Or, il est couramment admis que la date du fait générateur intervient :

  • En cas d’acquisition d’un logement neuf, au cours de l’année d’acquisition dudit logement, à savoir à la date de signature de l’acte authentique d’achat,
  • En cas de construction d’un logement par le contribuable, à la date d’achèvement du logement.

Ainsi, la date du dépôt du permis de construire d'un immeuble est indifférente.

En considérant que le dépôt de la demande du permis de construire par le contribuable constituait la date d’acquisition, de construction et de transformation d’un bien, la DGFiP faisait une totale abstraction de la date d’achèvement des travaux, et donc du fait générateur de la réduction d’impôt.
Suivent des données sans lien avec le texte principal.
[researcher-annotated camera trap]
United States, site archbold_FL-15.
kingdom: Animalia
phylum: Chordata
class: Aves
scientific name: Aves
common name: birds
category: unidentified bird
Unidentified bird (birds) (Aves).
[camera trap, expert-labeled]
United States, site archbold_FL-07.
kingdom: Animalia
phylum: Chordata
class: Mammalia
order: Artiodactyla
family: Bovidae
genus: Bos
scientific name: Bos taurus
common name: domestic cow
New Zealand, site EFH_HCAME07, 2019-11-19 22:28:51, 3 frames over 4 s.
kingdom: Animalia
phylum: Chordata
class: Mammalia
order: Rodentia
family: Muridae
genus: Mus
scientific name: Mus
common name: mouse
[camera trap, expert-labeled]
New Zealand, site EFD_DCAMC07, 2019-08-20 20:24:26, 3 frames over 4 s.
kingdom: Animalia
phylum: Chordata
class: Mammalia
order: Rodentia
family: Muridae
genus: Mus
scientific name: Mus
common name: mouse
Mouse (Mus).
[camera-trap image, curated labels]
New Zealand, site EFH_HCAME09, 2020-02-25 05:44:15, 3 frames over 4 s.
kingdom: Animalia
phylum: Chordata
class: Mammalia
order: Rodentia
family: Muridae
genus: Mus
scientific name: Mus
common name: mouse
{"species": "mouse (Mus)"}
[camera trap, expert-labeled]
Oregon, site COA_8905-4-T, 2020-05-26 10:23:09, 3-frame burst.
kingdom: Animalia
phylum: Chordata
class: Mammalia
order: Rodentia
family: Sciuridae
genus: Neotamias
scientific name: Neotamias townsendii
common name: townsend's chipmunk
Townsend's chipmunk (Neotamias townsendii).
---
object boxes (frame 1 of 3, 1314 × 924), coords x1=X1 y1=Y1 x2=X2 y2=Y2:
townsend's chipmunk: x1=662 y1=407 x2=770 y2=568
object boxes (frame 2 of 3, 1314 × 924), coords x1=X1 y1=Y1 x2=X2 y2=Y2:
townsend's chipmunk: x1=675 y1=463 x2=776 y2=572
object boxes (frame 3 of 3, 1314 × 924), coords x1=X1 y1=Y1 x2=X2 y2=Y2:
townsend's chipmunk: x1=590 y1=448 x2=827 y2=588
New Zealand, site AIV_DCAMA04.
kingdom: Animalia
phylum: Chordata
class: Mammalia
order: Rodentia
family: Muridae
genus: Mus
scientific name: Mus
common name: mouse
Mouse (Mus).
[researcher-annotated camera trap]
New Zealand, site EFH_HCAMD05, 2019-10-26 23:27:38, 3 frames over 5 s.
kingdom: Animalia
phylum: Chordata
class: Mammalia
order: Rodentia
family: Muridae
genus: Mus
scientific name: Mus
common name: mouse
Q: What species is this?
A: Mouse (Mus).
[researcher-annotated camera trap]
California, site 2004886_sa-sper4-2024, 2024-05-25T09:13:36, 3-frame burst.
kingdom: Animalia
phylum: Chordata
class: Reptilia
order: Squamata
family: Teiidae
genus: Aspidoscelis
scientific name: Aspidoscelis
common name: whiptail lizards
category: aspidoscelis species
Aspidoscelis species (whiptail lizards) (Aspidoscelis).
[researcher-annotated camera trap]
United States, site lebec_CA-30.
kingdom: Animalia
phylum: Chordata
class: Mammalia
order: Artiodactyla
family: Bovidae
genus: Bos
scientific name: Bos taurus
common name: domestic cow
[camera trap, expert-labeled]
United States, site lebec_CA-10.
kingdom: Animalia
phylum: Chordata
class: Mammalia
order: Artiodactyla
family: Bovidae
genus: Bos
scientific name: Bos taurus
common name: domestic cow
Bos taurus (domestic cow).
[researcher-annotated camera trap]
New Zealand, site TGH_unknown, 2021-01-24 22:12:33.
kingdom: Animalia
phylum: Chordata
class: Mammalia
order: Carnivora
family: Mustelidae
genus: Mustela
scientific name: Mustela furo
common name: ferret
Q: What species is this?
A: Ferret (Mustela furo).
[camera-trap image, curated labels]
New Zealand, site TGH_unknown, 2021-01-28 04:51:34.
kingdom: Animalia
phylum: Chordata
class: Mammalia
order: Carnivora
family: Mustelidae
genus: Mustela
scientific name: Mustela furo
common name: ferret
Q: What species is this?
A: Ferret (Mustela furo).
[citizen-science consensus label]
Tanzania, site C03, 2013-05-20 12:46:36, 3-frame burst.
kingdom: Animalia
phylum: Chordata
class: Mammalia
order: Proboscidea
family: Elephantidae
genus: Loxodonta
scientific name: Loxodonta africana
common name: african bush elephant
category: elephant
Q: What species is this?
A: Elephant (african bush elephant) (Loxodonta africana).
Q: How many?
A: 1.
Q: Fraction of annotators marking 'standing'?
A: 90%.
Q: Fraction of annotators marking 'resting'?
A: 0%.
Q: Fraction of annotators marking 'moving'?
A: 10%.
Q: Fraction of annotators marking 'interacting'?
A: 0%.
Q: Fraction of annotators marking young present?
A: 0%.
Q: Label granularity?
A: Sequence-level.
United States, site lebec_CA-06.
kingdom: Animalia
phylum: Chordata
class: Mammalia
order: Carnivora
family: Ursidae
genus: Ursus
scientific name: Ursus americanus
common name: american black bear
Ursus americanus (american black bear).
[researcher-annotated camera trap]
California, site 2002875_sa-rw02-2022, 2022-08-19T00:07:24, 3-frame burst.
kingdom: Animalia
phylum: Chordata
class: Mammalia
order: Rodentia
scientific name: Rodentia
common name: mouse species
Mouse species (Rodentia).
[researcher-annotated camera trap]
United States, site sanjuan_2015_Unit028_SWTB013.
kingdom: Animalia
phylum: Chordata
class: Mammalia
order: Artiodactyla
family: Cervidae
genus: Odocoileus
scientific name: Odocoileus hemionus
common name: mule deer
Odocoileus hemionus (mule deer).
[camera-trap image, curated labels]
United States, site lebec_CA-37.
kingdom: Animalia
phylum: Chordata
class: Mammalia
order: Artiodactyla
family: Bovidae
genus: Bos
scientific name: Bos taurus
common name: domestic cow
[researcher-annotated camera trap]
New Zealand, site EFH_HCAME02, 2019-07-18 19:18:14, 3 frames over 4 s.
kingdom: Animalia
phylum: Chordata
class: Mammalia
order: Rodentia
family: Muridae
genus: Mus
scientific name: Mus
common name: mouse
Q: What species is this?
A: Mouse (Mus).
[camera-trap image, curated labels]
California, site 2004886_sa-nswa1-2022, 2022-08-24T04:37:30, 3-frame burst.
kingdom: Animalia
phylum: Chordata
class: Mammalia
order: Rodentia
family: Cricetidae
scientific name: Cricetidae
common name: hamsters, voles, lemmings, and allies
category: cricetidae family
Une telle analyse est, de toute évidence, contraire à l’esprit du texte dès lors qu’elle crée une distinction entre la date du fait générateur, d’une part, et la date d’acquisition, de construction et de transformation, d’autre part, et ce, alors même que la loi ne distingue pas, méconnaissant parfaitement le principe selon lequel « Ubi lex non distinguit, nec nos distinguere debemus ».                                                  

Etant d’ailleurs préciser que l’assimilation opérée par le Service Vérificateur entre la date de dépôt de la demande de permis de construire et la date de construction n’est fondée sur aucun texte légal.

C’est donc à tort que le Service assimile l’année « de l’acquisition, de la construction ou de la transformation » à l’année de dépôt de permis de construire.

D'ailleurs, la Cour Administrative de BORDEAUX a d'ores et déjà jugé que :

 1. M. et Mme B...ont déposé deux demandes de permis de construire, les 19 février 2010 et 9 mars 2010, portant chacune sur la construction d'une maison, la première, au 136, allée Catalina à Biscarosse et la seconde, au 181, allée Espourguit, également à Biscarosse. La construction de cette seconde maison ayant été achevée au mois de décembre 2010, les contribuables ont bénéficié de la réduction d'impôt instaurée par l'article 199 septvicies du code général des impôts, dit dispositif " Scellier ", au titre de l'année 2010. La construction de la deuxième de ces maisons a été achevée en mars 2011. Les intéressés ont revendiqué le bénéfice de la réduction d'impôt prévue par l'article 199 septvicies à raison de ce logement au titre de l'année 2011. L'administration a remis en cause la réduction d'impôt afférente à ce second investissement au motif que deux demandes de permis de construire ayant été déposées pour la construction de deux logements au cours de l'année 2010, une seule de ces opérations pouvait ouvrir droit au bénéfice de l'avantage fiscal. Il en est résulté l'établissement de cotisations supplémentaires d'impôt sur le revenu et de contributions sociales au titre de l'année 2011. […] 2. Aux termes de l'article 199 septvicies du code général des impôts dans sa rédaction applicable en l'espèce : " […]".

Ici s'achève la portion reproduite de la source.